Getty Images | Westend61

People With Low Emotional Intelligence Tend To Hold Right-Wing Views, Study Says

Researchers in Belgium have linked a lack of emotional intelligence with right-wing political views, reports PsyPost. The study, published in Emotion, found that those who lack the ability to understand and manage emotions are more likely to have right-wing and prejudiced attitudes.

The concept of emotional intelligence was developed by Yale and University of New Hampshire researchers back in 1990, and it's all about how emotions impact thinking.

People who are emotionally intelligent tend to be empathetic, able to see different points of view, are open-minded, and bounce back from challenges, one expert told CNN.

"Some people think of emotional intelligence as a soft skill or the ability or the tendency to be nice. It's really about understanding what is going on for you in the moment so that you can make conscious choices about how you want to use your emotions and how you want to manage yourself and how you want to be seen in the world," said another.

The study's author, University of Ghent professor Alain Van Hiel, says he's studied political psychology and ideology for a long time.

Pexels

"The observation that left-wing and right-wing adherents tend to differ on so many psychological characteristics is amazing," he said.

"Many scholars have investigated the cognitive basis of ideology in general, and right-wing ideological attitudes in particular. In the present study, we wanted to investigate if a similar relationship would exist for emotional abilities."

And so the researchers enlisted more than 900 undergrads in Belgium to examine their emotional abilities and their political views.

Measuring emotional intelligence can be tricky, so the test subjects went through three different tests for emotional abilities: the Situational Test of Emotional Understanding, the Situational Test of Emotion Management, and the Geneve Emotion Recognition Test.

The results came back pretty clear.

Those with poor emotional abilities, especially with understanding and managing emotions, favored authoritarian and social dominance views.

Basically, they were more likely to embrace and submit to political authority and express hostility to other groups, and to prefer inequality among groups.

"The results of this study were univocal," Van Hiel said. "People who endorse authority and strong leaders and who do not mind inequality — the two basic dimensions underlying right-wing political ideology — show lower levels of emotional abilities."

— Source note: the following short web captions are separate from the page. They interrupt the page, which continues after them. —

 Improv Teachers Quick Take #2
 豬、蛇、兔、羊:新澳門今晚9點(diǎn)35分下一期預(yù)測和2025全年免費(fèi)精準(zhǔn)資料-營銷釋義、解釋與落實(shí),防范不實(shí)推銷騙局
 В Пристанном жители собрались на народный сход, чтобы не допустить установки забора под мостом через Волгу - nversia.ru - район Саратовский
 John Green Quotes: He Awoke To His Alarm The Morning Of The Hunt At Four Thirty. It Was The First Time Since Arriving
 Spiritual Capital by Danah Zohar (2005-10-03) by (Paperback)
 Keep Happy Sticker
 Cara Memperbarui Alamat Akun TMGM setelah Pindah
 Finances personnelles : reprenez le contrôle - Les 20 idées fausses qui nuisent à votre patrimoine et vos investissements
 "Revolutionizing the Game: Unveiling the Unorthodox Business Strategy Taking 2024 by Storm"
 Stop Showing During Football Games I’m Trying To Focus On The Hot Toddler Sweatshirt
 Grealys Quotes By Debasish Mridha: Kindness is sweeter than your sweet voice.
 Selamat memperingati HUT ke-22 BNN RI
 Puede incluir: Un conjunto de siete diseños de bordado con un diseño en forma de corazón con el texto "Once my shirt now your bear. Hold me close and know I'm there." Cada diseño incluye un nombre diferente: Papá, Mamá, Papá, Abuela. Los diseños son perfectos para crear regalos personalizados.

Indeed, President Trump has been called out for his lack of emotional intelligence.

In an op-ed for The Washington Post, Mike Gerson, a former advisor to President George W. Bush, said that "Trump's most consequential deficit may lie in is emotional intelligence," noting that "his incapacity for empathy results in cruelty that strikes at the moral core of American greatness."

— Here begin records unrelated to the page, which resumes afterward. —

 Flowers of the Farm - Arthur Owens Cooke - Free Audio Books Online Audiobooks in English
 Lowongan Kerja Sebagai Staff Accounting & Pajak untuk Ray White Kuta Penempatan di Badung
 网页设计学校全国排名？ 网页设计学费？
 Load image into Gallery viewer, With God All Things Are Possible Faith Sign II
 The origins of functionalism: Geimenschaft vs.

"Trump is unable to find any value in the views of a political opponent, which puts both national healing and useful compromise beyond his abilities," he continued. "He is only capable of governing on behalf of those who support him, making him vulnerable to manipulation through flattery."

Van Hiel, meanwhile, suggests pumping the brakes just a bit with his research.

"Caution should be exercised in the interpretation of such results," he said. "One cannot discredit any ideology on the basis of such results as those presently obtained. Only in a distant future we will be able to look back upon our times, and then we can maybe judge which ideologies were the best. Cognitively and emotionally smart people can make wrong decisions as well.

"The results have been obtained in one particular context. Would similar results be obtained in other contexts besides in a Western country with a long-standing stable democracy? Whether these tendencies are universal, or limited to particular contexts, is very intriguing."